*** Source text ***

Couchbase frequently gives BucketNotFoundError

Hi, there!

TL;DR:
Starting from last week, we start to observe that our ETL pipelines written in python3 frequently raise the bucket not found error while trying to connect to our two node Couchbase cluster running on a local k8s cluster:

couchbase.exceptions._BucketNotFoundError_0x19 (generated, catch BucketNotFoundError): <RC=0x19[The bucket requested does not exist], There was a problem while trying to send/receive your request over the network. This may be a result of a bad network or a misconfigured client or server, C Source=(src/bucket.c,1071)>

The problem can be temporarily solved by completely restarting the Couchbase cluster. Both the k8s cluster and Couchbase do have a lot of unused resources and are running on the same machines as the ETL pipeline. Query from the web UI and cbq inside the server container works normally. I tried drilling into the logs but haven’t found any useful clues. We also tried upgrading couchbase from 6.0.3 to 6.5.1 but the problem is still there. Any hints or help will be greatly appreciated. The k8s and couchbase configs are as follow:

kubernetes:

  • two nodes running ubuntu 18.04, having 50% CPU and 60% RAM unused
  • k8s v1.16.3

Couchbase:

  • 2 nodes cluster
  • server: enterprise 6.5.1 (also tried enterprise 6.0.3)
  • client: couchbase python sdk 2.5.1, python 3.7

Long version:

We have a two node couchbase cluster setup on our kubernetes dev cluster. The Couchbase cluster were setup manually by applying several k8s yamls as we don’t have a k8s volume provisioner around. Going to public cloud could make life easier but this is not an option for us due to security concern. The cluster was set up at the beginning of this year, and ran into this issue a few times before. The ETL pipelines and Couchbase work fine for roughly two months and start to raise the error until we do a complete restart of Couchbase. The current wave of issue started around a week ago, and the error shows up almost every day.

We use Couchbase as the main storage for a few Apache airflow ETL pipelines under development. The pipelines crawl some pdf files from the internet and store the metadata as well as the extracted text from pdf into couchbase. We have three active buckets, the one that causes problem has around 12k documents and a few indices on different short string fields. This bucket does not have many new documents coming in every day, but each file can be up to several MB and we have post processing revisiting the document multiple times after it is created. Other pipelines connecting to other buckets with more smaller documents are working normally. It would be a great help if someone can point me to the relevant log or code.

Thank you in advance.

-Jeff

***

What you need to do:
**a)** From the Couchbase thread, list every bulleted configuration item under the kubernetes and Couchbase headings, word for word.
**b)** Retype the passage of the Couchbase thread starting with "The problem can" and going on through "tried enterprise 6.0.3)".
You won't need the rows that follow the Couchbase thread.

*** Entries ***

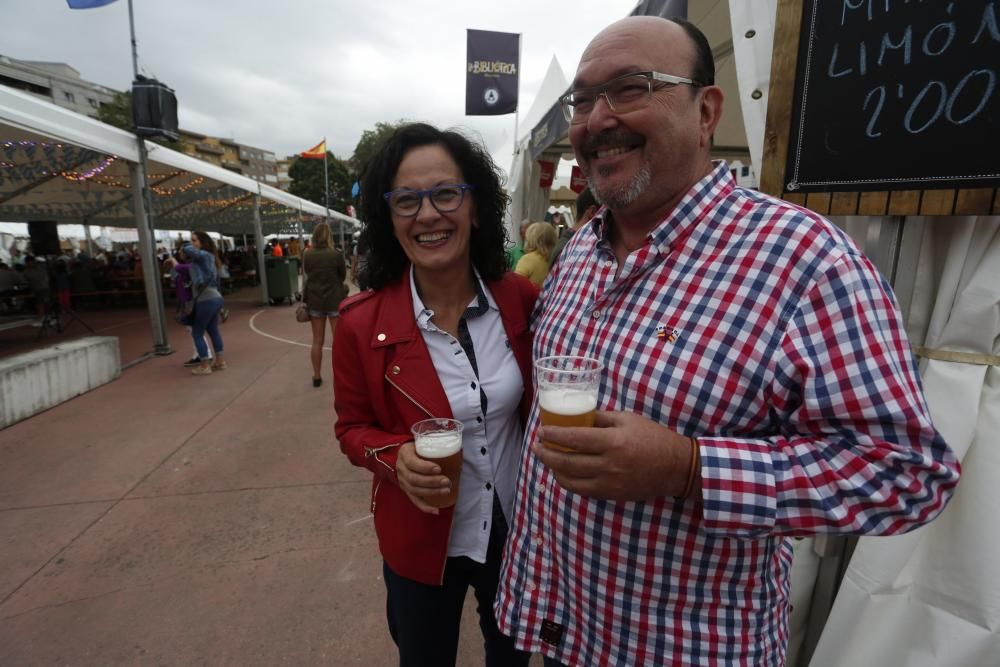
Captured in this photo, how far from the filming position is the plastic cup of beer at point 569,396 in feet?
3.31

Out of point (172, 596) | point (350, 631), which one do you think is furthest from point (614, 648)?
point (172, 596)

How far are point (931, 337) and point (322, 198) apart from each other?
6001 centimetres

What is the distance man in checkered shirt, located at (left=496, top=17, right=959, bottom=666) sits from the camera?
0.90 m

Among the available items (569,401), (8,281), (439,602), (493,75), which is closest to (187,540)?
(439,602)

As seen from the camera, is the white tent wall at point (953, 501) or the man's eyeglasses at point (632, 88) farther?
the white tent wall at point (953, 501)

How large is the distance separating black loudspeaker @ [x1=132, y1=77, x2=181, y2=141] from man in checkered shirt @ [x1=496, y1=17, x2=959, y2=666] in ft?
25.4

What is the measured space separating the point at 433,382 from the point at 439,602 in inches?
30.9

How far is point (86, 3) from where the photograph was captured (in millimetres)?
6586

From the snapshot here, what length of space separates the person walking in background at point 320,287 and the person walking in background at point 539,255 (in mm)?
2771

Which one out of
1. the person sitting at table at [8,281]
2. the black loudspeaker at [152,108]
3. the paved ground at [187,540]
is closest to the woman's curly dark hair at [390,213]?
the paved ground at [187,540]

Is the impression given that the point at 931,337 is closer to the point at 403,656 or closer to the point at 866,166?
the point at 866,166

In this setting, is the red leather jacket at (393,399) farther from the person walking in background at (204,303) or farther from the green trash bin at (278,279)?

***

Task-by-task outputs:
**a)**
- two nodes running ubuntu 18.04, having 50% CPU and 60% RAM unused
- k8s v1.16.3
- 2 nodes cluster
- server: enterprise 6.5.1 (also tried enterprise 6.0.3)
- client: couchbase python sdk 2.5.1, python 3.7

**b)**
The problem can be temporarily solved by completely restarting the Couchbase cluster. Both the k8s cluster and Couchbase do have a lot of unused resources and are running on the same machines as the ETL pipeline. Query from the web UI and cbq inside the server container works normally. I tried drilling into the logs but haven’t found any useful clues. We also tried upgrading couchbase from 6.0.3 to 6.5.1 but the problem is still there. Any hints or help will be greatly appreciated. The k8s and couchbase configs are as follow:

kubernetes:

  • two nodes running ubuntu 18.04, having 50% CPU and 60% RAM unused
  • k8s v1.16.3

Couchbase:

  • 2 nodes cluster
  • server: enterprise 6.5.1 (also tried enterprise 6.0.3)